Il suffit d’étudier l’âge moyen des responsables du Libertaire pour constater la différence de générations entre les cadres des organisations anarchistes de l’entre-deux-guerres et ceux d’après 1945. A l’exception de quelques militants comme André Arru, Paul et Aristide Lapeyre, Louis Louvet, Maurice Laisant, Henri Bouyé ou encore André Prudhommeaux, les anciens ont laissé la place à une jeunesse inexpérimentée et impatiente d’en découdre. Sébastien Faure et Voline, qui figuraient au nombre des penseurs les plus importants de l’anarchisme, sont morts. A l’imitation de ce qui s’était passé après la Première Guerre mondiale, de nombreux compagnons ont perdu toute légitimité à cause de leur attitude pendant le conflit. Si certains comme Pierre Besnard parviennent à se faire réhabiliter, ceux qui ont ouvertement collaboré comme Loréal seront définitivement excommuniés. D’autres enfin, parmi lesquels nous pouvons classer Louis Lecoin ou Gaston Leval à cause de leur participation aux restaurants populaires organisés par le Secours national du maréchal Pétain [1], devront passer par une courte période de purgatoire avant de pouvoir reprendre leur place.

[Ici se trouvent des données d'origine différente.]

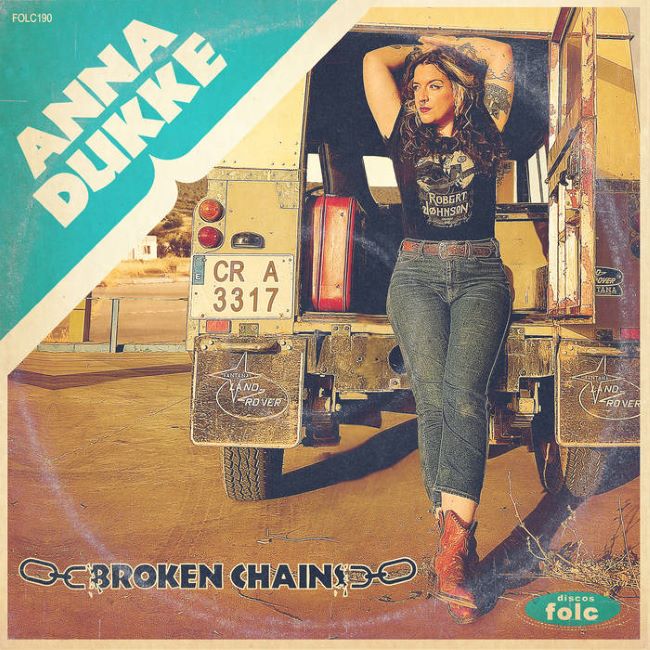 Dukke ,Anna - Broken Chains + 1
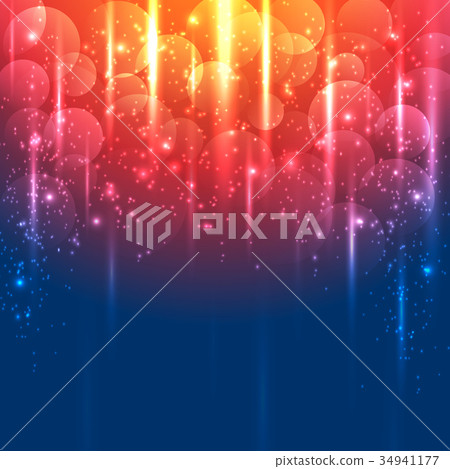 Light Gold and blue abstract vector background Light Gold and blue abstract vector background 34941177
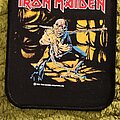 Iron Maiden - Patch - Iron Maiden - Patch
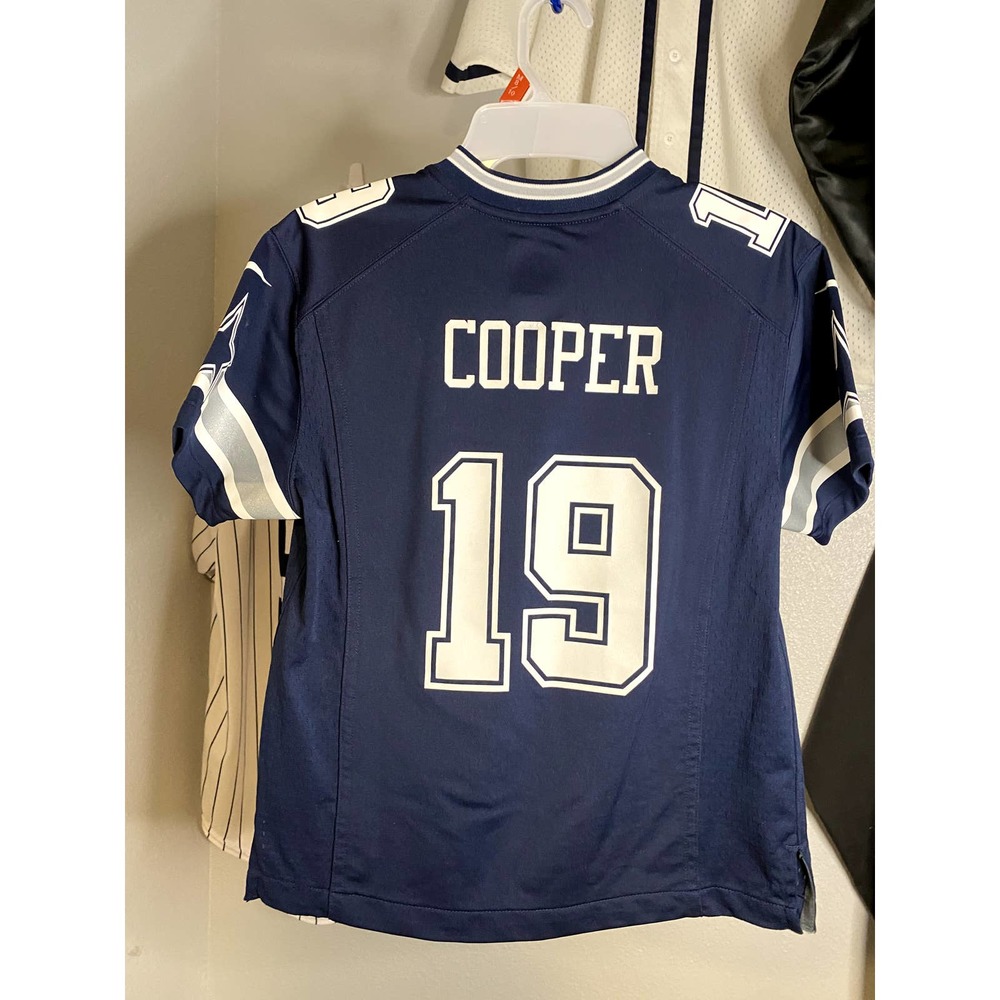 Cooper Dallas Nike NFL Youth Medium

Dans ces conditions, la reconstruction du mouvement se réalise sans qu’on prenne la peine d’examiner les problèmes soulevés par les expériences passées. De l’avis de tous, il vaut mieux éviter de raviver les querelles d’autrefois : « tous les camarades en réunion sont unanimes pour ne jamais revoir ce à quoi nous avions assisté pendant l’entre-deux-guerres : cette multitude de tendances farfelues, des discussions sans fin qui ont mené le mouvement dans une impasse ». [2] Mais ces clivages réapparaissent dès les premières réunions d’envergure. Ils sont aggravés par la création d’une C.N.T. française. L’existence de ce syndicat posera aux militants des problèmes similaires à ceux rencontrés à l’époque de la C.G.T.-S.R. : isolement par rapport à la masse des ouvriers qui adhèrent à la C.G.T. ou à F.O. et concurrence entre la centrale anarcho-syndicaliste et l’organisation spécifique des anarchistes. Ces différents conflits n’empêcheront pas Le Libertaire de connaître un essor rapide, malheureusement sans lendemain.

[1] Cf. « Une commission d’enquête », annexe au Lien, n°6, juillet 1949.

[2] Témoignage d’André Senez in René Bianco, « Les anarchistes dans la Résistance », vol. 2, op. cit., p. 85-86.